Membaca tulisanku sendiri yang aku abaikan beberapa tahun ini seperti membuka bingkai-bingkai kehidupanku yang sempat teronggok di tepian kelelahan. Tak kusadari bagian dari diriku ini ada hal yang sangat rapuh, mulai menitikkan air mata, padahal ini tulisanku sendiri, aku baru menyadari betapa rapuhnya sosok yang selalu terlihat arogan di jalan, killer untuk sebagian staff di kantor, bahkan sebagian mereka gak berani menatapku.

Mereka hanya tidak tahu siapa yang sedang mereka hadapi, aku ini sosok yang lemah yang bersembunyi di balik arogansi kekuasaan. Hanya dengan ini aku mampu untuk tidak menitikkan airmata di depan mereka, hanya dengan ini aku mampu menjalankan roda perusahaan agar tidak pincang.

Seorang pemimpin harus kuat, tegas dan berwibawa, meski pada dasarnya mereka juga manusia yang memiliki sisi lain yang perlu di kenal.

 

 

Dan sekarang kembali aku mencoba menuliskan sepenggal dari perjalananku, bagian yang hilang tentang aku dan sisi lain tentang diriku yang arogan dan keras.

Aku ingin buktikan bahwa sisi lain dari diriku enak untuk di baca dan dikenali.

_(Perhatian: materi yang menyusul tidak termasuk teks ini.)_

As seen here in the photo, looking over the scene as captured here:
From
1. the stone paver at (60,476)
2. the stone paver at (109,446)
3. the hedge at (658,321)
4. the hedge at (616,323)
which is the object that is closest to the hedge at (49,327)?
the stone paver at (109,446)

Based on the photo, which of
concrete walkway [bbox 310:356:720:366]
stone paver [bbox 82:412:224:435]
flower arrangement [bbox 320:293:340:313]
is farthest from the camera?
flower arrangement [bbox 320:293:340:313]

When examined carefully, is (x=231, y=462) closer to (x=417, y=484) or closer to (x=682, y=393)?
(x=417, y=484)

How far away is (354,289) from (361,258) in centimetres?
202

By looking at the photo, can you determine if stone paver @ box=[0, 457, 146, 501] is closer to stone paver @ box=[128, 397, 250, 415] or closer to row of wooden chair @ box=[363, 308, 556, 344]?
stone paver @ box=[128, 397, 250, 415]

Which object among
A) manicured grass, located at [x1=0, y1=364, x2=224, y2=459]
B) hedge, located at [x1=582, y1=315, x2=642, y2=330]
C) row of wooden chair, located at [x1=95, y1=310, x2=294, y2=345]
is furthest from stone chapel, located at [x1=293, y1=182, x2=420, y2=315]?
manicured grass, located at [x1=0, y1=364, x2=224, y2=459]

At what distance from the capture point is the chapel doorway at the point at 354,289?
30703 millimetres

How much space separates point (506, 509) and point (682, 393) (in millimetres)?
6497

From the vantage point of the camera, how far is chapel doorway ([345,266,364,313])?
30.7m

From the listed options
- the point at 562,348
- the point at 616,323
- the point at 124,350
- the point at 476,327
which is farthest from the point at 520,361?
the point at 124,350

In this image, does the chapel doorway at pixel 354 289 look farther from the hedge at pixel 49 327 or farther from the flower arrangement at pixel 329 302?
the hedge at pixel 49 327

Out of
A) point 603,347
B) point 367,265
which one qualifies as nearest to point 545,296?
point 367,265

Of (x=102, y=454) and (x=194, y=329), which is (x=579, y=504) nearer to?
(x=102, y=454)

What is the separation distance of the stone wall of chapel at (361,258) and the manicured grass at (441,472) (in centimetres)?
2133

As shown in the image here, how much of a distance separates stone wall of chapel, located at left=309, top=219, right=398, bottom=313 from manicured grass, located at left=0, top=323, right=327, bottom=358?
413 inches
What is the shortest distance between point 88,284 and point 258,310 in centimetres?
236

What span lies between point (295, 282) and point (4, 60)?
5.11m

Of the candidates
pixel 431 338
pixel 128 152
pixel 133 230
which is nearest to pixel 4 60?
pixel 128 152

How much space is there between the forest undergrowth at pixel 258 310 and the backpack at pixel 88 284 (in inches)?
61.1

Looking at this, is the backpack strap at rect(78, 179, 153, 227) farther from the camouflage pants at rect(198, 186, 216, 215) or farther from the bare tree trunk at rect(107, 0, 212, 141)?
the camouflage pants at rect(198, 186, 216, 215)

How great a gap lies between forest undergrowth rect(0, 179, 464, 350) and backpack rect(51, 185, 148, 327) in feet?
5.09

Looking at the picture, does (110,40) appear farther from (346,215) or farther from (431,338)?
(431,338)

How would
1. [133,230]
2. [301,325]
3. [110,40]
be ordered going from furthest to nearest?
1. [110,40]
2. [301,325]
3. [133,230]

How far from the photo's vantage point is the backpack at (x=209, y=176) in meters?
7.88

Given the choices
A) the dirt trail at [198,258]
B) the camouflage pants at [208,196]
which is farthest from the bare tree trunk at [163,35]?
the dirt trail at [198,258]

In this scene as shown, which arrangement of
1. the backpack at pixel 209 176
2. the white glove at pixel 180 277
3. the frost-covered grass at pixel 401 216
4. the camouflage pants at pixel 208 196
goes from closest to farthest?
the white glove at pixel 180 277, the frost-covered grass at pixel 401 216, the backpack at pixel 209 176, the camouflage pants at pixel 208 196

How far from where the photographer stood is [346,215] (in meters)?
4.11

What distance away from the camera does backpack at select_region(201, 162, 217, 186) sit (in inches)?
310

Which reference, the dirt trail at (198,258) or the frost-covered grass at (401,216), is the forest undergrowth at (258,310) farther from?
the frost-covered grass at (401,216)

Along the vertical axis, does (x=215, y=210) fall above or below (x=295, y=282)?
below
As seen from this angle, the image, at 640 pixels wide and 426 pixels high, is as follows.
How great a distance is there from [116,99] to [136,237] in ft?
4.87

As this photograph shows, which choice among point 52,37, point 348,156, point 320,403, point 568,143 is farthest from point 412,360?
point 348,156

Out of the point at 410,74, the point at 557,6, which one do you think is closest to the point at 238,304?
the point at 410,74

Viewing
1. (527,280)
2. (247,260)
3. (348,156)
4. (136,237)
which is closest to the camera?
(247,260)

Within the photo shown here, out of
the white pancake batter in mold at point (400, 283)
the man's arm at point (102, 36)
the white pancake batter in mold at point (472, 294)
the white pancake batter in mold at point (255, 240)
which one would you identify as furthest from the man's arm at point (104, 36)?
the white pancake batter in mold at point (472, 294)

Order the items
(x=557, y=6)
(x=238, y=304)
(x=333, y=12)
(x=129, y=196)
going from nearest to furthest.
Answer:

Aku pulang dengan sepenggal kisah yang akan terus membekas dan tertanam rapih di laci kehidupanku, aku pulang dan akan aku bingkaikan perjalanan sederhanaku dalam sebuah coretan dan ku jadikan tempat untuk berbagi dengan teman2 dunia mayaku.

Berbagi-berbagi dan berbagi, indahnya berbagi.

Ntah apakah aku masih di terima sebagai bagian dari tatanan yang mulai retak, dimana letikan kuku jari terasa perih saat beradu.

Tak bisakan suatu keadaan sesuai dengan apa yang semestinya menjadi lajuan kita, atau kah kita yang harus pasrah dan menyerahkan diri pada keadaan itu sendiri.

Awalnya aku hanya tau bahwa taka da kata lain selain berjuang keras tanpa henti, sampai akhirnya aku menemukan titik, titik dimana aku harus melambat dan meng evaluasi rangkaian huruf yang sempat aku rangkaikan bahkan sekali-kali aku sisipkan titik bahkan koma sebagai tanda baca yang terlambat aku sisipkan.

Namun inilah perjalanan, terkadang kita haris berhenti sejenak untuk meneruskannya lagi.

Dan aku pulang, pulang kedalam kedamain hatiku, kedalam sosok aku yang sebenarnya, jauh dari hingar bingar kemewahan, jauh dari arogansi kekuasaan yang selalu aku suguhkan di depan staffku atau aku yang tak pernah menerima apapun alasan keterlambatan laporan bulanan.

Aku hanya ingin menjadi sosok yang tertunduk dan mulai membenahi diriku, sempatkan sedikit waktu untuk mendengarkan keletihan hatiku dan memberi waktu sejenak pada isi kepalaku untuk beristirahat.

Aku pulang dan aku ingin mempersembahkan sebagian nilai itu untuk bagian yang tak pernah tersentuh, ujung sajadh yang masih terasa kaku bahkan kran air yang masih kuat untukku membasuh keletihan hatiku slama ini, aku ulang pulang dan menjadi diriku yang lain.